TANTANGAN:
1. Sebutkan hak-hak yang menurut teks tentang wanita Arab sebelum Islam secara khusus tidak dimiliki wanita pada masa itu.
2. Tulis ulang dengan lebih singkat paragraf dalam teks tentang wanita Arab sebelum Islam yang dimulai dengan "Segala urusannya diserahkan kepada walinya", tanpa menghilangkan fakta utamanya.

SUMBER:

Tradisi Arab sebelum Islam menganggap anak perempuan adalah aib sehingga mereka

Oleh Putri Sa'adatul Alawiyah Rahmat

KEADAAN wanita dalam pandangan bangsa Arab sebelum Islam sangatlah hina dan rendah. Bahkan saking rendah dan terpuruknya, wanita pada masa itu diletakkan pada derajat yang tidak selayaknya bagi manusia.

Semua hak mereka dihapus, termasuk hak mengemukakan pendapat yang berhubungan dengan kepentingan hidup mereka sekalipun.

Mereka tidak boleh menerima harta warisan, karena dalam tradisi mereka orang yang berhak mendapatkan harta warisan hanyalah mereka yang sanggup berperang dan mampu melindungi anak-anaknya.

Di masa itu wanita tidak mempunyai hak untuk menolak atau sekedar memberi saran dalam urusan pernikahannya.

Segala urusannya diserahkan kepada walinya, bahkan seorang anak laki-laki berhak melarang janda ayahnya (yang tidak lain adalah ibunya) untuk menikah lagi, kecuali bila sang janda memberikan semua harta yang diterima dari suaminya kepada anak laki-lakinya itu.

Seorang anak laki-laki juga bisa berkata: "Akulah yang mewarisi janda ayahku sebagaimana aku mau dari si harta warisan lainnya dari ayahku".

Artinya, anak laki-laki tersebut berhak menikahi janda ayahnya tanpa mahar atau menikahkannya dengan laki-laki lain dengan syarat maharnya diserahkan kepada anak laki-laki tersebut.

Dalam sebuah riwayat dari Ibnu 'Abbas disebutkan: "jika seorang laki-laki ditinggal mati ayah kandung atau ayah mertuanya, dialah yang lebih berhak atas istri mereka.

DATA MENTAH:

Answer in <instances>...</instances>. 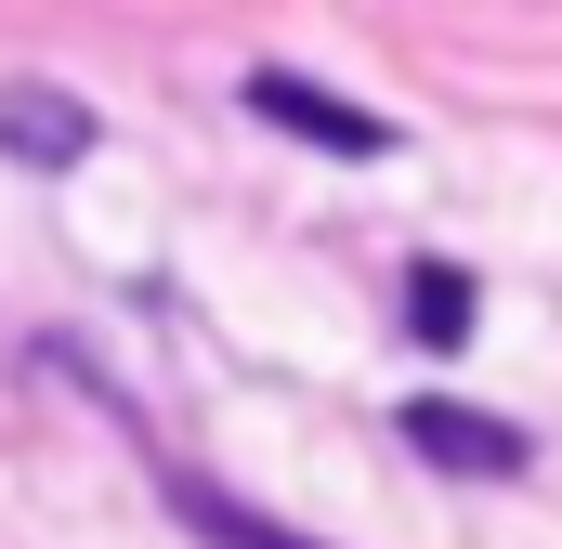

JAWABAN TERTULIS:
1.
- Hak mengemukakan pendapat, termasuk yang berhubungan dengan kepentingan hidup mereka
- Hak menerima harta warisan
- Hak menolak atau sekadar memberi saran dalam urusan pernikahannya

2. Semua urusan wanita diserahkan kepada walinya. Seorang anak laki-laki bahkan boleh melarang janda ayahnya, yaitu ibunya sendiri, untuk menikah lagi, kecuali janda itu menyerahkan seluruh harta dari suaminya kepada anak tersebut.